Very Strange Win11 Gaming PC Crashing Problem - Please Help!

Hi all,

I've been building my own PCs for 20 years and think of myself as fairly cluey with tech stuff, but im completely stumped with this particular PC crashing issue. Hoping the brains trust can help! Sorry for the long post, but there's a lot of detail to convey.

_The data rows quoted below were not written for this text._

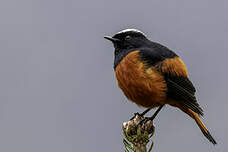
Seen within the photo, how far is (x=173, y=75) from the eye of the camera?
8.23m

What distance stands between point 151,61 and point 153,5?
351ft

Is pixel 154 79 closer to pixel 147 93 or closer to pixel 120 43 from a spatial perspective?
pixel 147 93

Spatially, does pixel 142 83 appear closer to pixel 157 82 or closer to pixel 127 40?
pixel 157 82

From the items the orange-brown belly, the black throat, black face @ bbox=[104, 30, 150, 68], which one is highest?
black face @ bbox=[104, 30, 150, 68]

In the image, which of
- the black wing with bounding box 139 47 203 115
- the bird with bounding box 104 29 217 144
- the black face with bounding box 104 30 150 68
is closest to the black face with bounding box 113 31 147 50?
the black face with bounding box 104 30 150 68

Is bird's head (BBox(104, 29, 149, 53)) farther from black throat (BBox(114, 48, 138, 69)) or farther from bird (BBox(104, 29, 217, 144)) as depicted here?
bird (BBox(104, 29, 217, 144))

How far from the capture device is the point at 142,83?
8.16 metres

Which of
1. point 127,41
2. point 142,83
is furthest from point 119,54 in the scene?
point 142,83

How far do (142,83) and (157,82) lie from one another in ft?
0.65

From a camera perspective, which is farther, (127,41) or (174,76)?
(127,41)

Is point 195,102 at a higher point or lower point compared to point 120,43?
lower

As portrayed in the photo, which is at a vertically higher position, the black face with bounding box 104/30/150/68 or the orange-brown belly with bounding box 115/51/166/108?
the black face with bounding box 104/30/150/68

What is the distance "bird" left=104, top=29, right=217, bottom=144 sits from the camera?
26.8 feet

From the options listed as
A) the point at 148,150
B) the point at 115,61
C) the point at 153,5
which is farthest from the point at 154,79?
the point at 153,5
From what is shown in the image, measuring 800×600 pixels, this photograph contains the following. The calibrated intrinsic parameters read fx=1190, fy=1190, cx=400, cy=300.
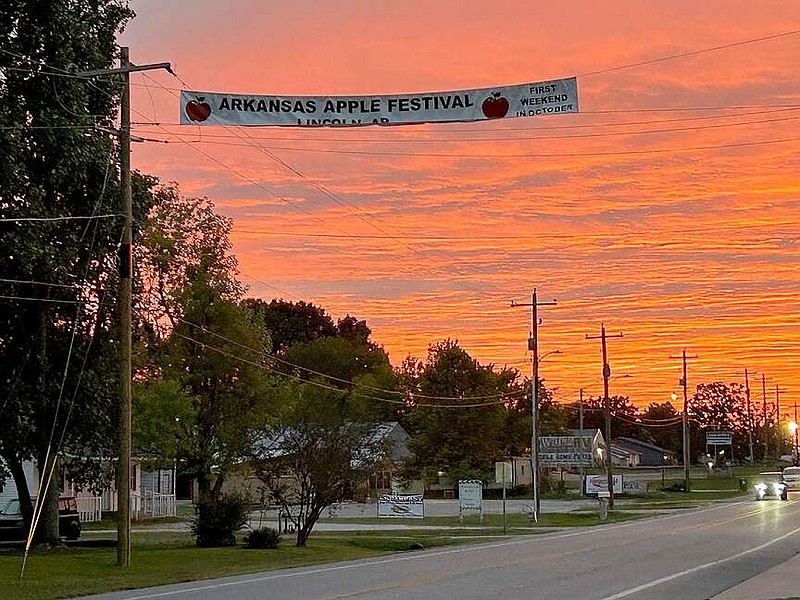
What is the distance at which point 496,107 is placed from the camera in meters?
24.3

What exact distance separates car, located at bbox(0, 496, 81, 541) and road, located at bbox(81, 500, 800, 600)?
47.9ft

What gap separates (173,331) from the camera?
5106 cm

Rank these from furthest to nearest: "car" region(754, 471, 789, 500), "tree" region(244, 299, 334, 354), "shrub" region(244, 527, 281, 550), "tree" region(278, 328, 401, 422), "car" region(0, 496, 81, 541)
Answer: "tree" region(244, 299, 334, 354) < "tree" region(278, 328, 401, 422) < "car" region(754, 471, 789, 500) < "car" region(0, 496, 81, 541) < "shrub" region(244, 527, 281, 550)

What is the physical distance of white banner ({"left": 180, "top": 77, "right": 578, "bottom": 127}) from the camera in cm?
2431

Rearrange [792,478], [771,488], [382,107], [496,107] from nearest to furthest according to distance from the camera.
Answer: [496,107] < [382,107] < [771,488] < [792,478]

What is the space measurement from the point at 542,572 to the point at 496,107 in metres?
9.79

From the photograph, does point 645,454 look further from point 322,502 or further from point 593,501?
point 322,502

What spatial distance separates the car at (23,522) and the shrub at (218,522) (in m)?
5.14

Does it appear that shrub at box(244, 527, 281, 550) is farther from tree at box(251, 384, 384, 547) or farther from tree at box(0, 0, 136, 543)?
tree at box(0, 0, 136, 543)

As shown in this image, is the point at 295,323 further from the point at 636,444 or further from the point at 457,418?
the point at 636,444

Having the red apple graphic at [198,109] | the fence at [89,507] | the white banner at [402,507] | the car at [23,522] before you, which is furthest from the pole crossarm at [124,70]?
the fence at [89,507]

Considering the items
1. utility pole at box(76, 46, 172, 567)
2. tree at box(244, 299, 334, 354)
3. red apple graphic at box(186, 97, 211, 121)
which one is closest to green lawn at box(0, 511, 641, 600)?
utility pole at box(76, 46, 172, 567)

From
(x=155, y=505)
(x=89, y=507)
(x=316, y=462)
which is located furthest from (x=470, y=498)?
(x=316, y=462)

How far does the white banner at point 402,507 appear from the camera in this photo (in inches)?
2096
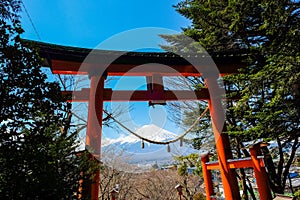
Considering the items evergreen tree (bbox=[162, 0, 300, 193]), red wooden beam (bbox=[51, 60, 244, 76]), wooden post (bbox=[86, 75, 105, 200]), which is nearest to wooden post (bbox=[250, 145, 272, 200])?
evergreen tree (bbox=[162, 0, 300, 193])

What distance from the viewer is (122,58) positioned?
372 cm

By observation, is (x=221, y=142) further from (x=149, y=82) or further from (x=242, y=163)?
(x=149, y=82)

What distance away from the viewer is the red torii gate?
318 centimetres

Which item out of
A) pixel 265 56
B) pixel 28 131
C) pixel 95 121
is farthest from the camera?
pixel 265 56

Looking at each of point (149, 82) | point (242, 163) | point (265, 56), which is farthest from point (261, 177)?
point (149, 82)

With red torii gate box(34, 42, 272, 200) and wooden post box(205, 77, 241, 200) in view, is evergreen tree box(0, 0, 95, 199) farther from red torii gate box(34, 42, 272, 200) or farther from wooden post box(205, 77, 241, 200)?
wooden post box(205, 77, 241, 200)

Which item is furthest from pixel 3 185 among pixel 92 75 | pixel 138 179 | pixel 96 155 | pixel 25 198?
pixel 138 179

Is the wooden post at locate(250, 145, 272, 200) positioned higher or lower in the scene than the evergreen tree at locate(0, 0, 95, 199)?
lower

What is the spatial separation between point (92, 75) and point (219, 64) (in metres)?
2.70

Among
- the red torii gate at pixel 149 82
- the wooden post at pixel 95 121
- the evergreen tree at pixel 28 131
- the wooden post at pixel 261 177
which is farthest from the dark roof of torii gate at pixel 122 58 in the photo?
the wooden post at pixel 261 177

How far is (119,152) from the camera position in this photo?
949 centimetres

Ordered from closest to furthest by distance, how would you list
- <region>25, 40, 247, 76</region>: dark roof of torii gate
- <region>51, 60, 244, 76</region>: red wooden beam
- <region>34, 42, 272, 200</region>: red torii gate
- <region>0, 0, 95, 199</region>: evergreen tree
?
<region>0, 0, 95, 199</region>: evergreen tree → <region>34, 42, 272, 200</region>: red torii gate → <region>25, 40, 247, 76</region>: dark roof of torii gate → <region>51, 60, 244, 76</region>: red wooden beam

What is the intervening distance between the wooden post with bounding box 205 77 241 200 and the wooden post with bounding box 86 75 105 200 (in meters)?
2.32

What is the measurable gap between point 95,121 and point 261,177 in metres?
2.84
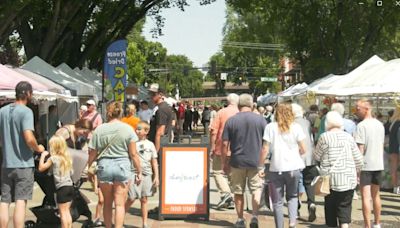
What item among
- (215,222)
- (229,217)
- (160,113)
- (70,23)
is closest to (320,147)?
(215,222)

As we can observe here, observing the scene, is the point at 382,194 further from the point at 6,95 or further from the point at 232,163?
the point at 6,95

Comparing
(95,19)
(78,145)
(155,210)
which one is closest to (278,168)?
(155,210)

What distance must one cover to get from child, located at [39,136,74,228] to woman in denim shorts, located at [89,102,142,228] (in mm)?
310

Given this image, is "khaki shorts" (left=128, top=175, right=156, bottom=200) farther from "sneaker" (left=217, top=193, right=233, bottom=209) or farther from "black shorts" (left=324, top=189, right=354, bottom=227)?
"black shorts" (left=324, top=189, right=354, bottom=227)

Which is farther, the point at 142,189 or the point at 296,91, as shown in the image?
the point at 296,91

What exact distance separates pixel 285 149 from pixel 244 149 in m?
0.87

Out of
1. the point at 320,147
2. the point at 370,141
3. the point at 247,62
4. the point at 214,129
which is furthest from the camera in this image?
the point at 247,62

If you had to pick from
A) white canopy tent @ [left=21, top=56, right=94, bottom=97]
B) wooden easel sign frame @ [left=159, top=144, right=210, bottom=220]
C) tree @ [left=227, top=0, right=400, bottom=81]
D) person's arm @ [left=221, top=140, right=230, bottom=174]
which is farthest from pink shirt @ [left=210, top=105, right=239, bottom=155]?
tree @ [left=227, top=0, right=400, bottom=81]

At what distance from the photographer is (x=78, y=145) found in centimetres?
1001

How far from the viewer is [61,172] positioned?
25.5 ft

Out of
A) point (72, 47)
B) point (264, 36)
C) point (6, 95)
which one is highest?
point (264, 36)

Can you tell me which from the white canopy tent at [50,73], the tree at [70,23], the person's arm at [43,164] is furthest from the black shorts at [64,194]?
the white canopy tent at [50,73]

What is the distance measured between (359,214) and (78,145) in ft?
14.9

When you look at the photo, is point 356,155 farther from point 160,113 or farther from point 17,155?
point 160,113
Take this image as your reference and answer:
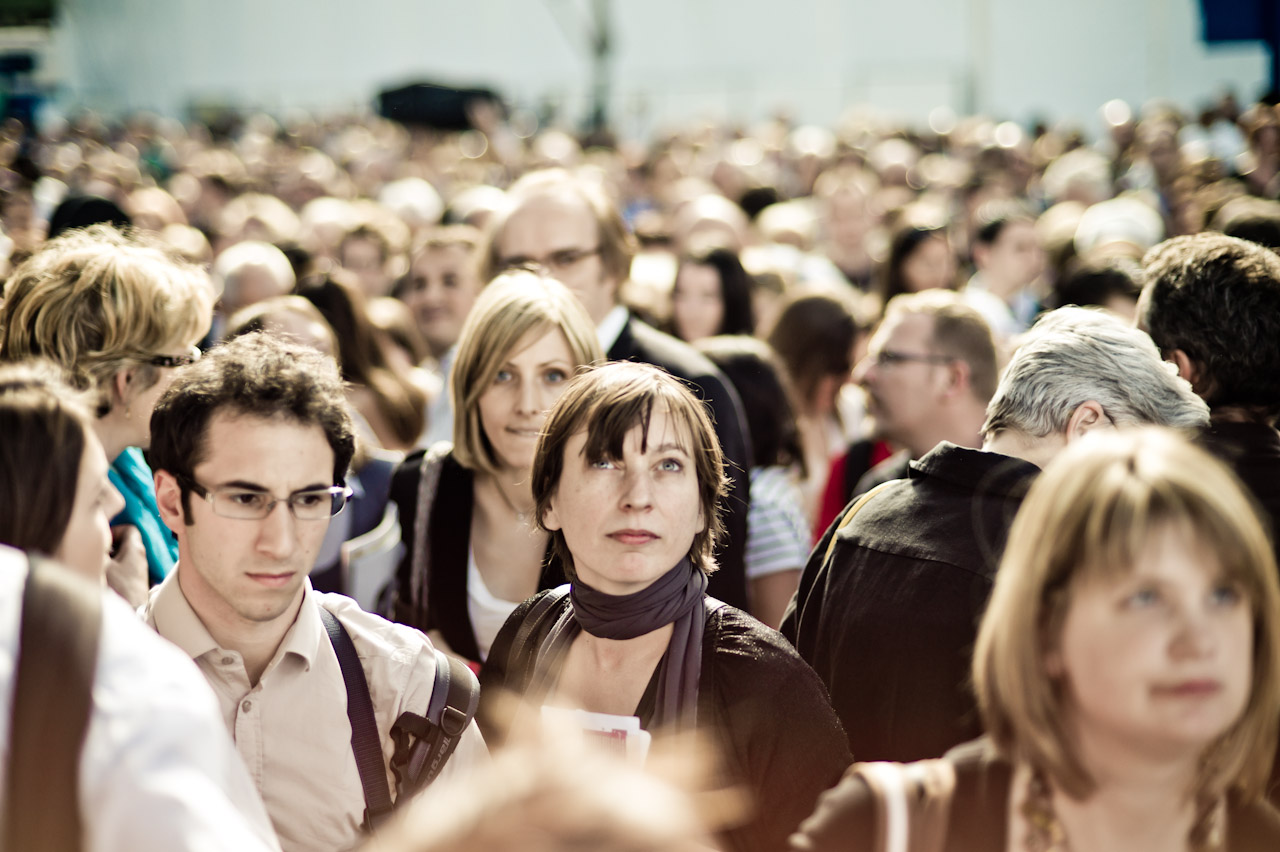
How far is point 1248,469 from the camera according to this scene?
262 centimetres

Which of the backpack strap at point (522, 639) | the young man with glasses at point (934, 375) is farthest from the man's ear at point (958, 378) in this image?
the backpack strap at point (522, 639)

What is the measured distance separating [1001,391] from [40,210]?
8095 millimetres

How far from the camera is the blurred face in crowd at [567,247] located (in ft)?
13.9

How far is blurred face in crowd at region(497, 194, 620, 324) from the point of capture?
13.9 ft

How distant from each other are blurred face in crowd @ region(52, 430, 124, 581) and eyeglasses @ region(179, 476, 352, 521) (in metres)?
0.50

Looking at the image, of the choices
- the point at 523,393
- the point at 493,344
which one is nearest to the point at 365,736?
the point at 523,393

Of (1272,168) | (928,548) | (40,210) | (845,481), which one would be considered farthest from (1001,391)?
(40,210)

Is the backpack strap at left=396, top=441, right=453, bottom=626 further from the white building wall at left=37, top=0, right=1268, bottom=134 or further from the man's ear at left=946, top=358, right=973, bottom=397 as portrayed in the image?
the white building wall at left=37, top=0, right=1268, bottom=134

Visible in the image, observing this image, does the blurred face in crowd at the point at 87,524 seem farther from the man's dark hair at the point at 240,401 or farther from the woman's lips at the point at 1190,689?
the woman's lips at the point at 1190,689

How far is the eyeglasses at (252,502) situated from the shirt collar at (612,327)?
1.67 meters

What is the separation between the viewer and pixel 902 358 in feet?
12.9

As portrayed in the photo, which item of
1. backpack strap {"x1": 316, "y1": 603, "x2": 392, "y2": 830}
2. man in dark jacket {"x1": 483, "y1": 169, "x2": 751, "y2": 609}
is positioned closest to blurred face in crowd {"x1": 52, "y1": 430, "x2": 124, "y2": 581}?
backpack strap {"x1": 316, "y1": 603, "x2": 392, "y2": 830}

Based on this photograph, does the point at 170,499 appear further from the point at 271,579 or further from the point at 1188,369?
the point at 1188,369

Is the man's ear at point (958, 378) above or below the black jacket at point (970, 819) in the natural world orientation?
above
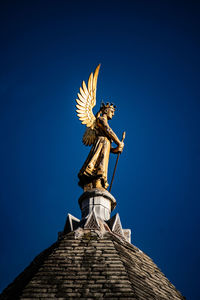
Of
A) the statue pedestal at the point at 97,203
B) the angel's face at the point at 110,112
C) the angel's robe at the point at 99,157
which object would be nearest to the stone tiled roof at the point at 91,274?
the statue pedestal at the point at 97,203

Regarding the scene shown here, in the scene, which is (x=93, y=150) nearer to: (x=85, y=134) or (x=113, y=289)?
(x=85, y=134)

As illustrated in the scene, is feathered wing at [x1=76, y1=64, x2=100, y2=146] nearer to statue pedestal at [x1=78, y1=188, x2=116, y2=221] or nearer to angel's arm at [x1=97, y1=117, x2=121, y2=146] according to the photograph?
angel's arm at [x1=97, y1=117, x2=121, y2=146]

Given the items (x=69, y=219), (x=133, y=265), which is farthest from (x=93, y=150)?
(x=133, y=265)

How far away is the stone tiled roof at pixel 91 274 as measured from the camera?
8078mm

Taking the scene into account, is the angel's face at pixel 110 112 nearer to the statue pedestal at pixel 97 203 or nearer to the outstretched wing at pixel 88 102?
the outstretched wing at pixel 88 102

I built a new PC in late 2020, for gaming, running Win10 and with an MSI RTX 3090 and an 850W PSU (rest of specs at bottom of post). The system IS NOT OVERCLOCKED.

Previous problem:

For a long time with this setup i used to have an issue with instantaneous resets (as if you hard-pressed the reset button) while playing graphically demanding video games. This used to happen once every few days (i tend to game every evening). At the time i put this down to power spikes in the GPU, although i never confirmed this and didnt really investigate that further.

About a year back i upgraded to Windows11. Actually dont recall if i in-place upgraded or installed clean.

Since then my system has developed a different type of issue. I no longer get the spontaneous resets, but i get a weird freezing problem, which manifests in 2 ways:

Current problem:

If im not gaming but using the Win11 PC for productivity (watching youtube, usually), i get a partial crash/freeze of the OS. If watching youtube for example, the audio cuts out, but the video keeps going for another 10secs (whatever was cached). All the apps in Windows still respond but only partially. I can switch windows and scroll through windows, but cant open any new app. Task manager also will not open. Trying to reboot via windows reboot menu causes a freeze, so the only way to remedy this is a hard-reset via button on the PC case.

If im gaming, graphically intense games insta-freeze (audio and graphics), although i can still alt-tab out of them, with the rest of the behaviour same as discribed in point #1. If the game is not graphically intense, i sometimes a situation where the audio cuts out, but i can still interact with the graphical parts of the game. Trying to create a savegame in the game though never works, even though the game often tells you saving the game was a success. Checking later, the savegame doesnt exist. (makes me wonder if my whole problem is related to storage?).
These crashes sometimes happen once in a few days, and sometimes twice in 10 minutes. I've not been able to detect any pattern to what causes these more or less frequently.
Games have been both DX11 and DX12, and maybe even Vulkan, not sure.

Things i've tried:

Monitoring PC specs and logging them via MSI Afterburner. Nothing seems to spike around crash time, and there's no issues with CPU/GPU temperatures.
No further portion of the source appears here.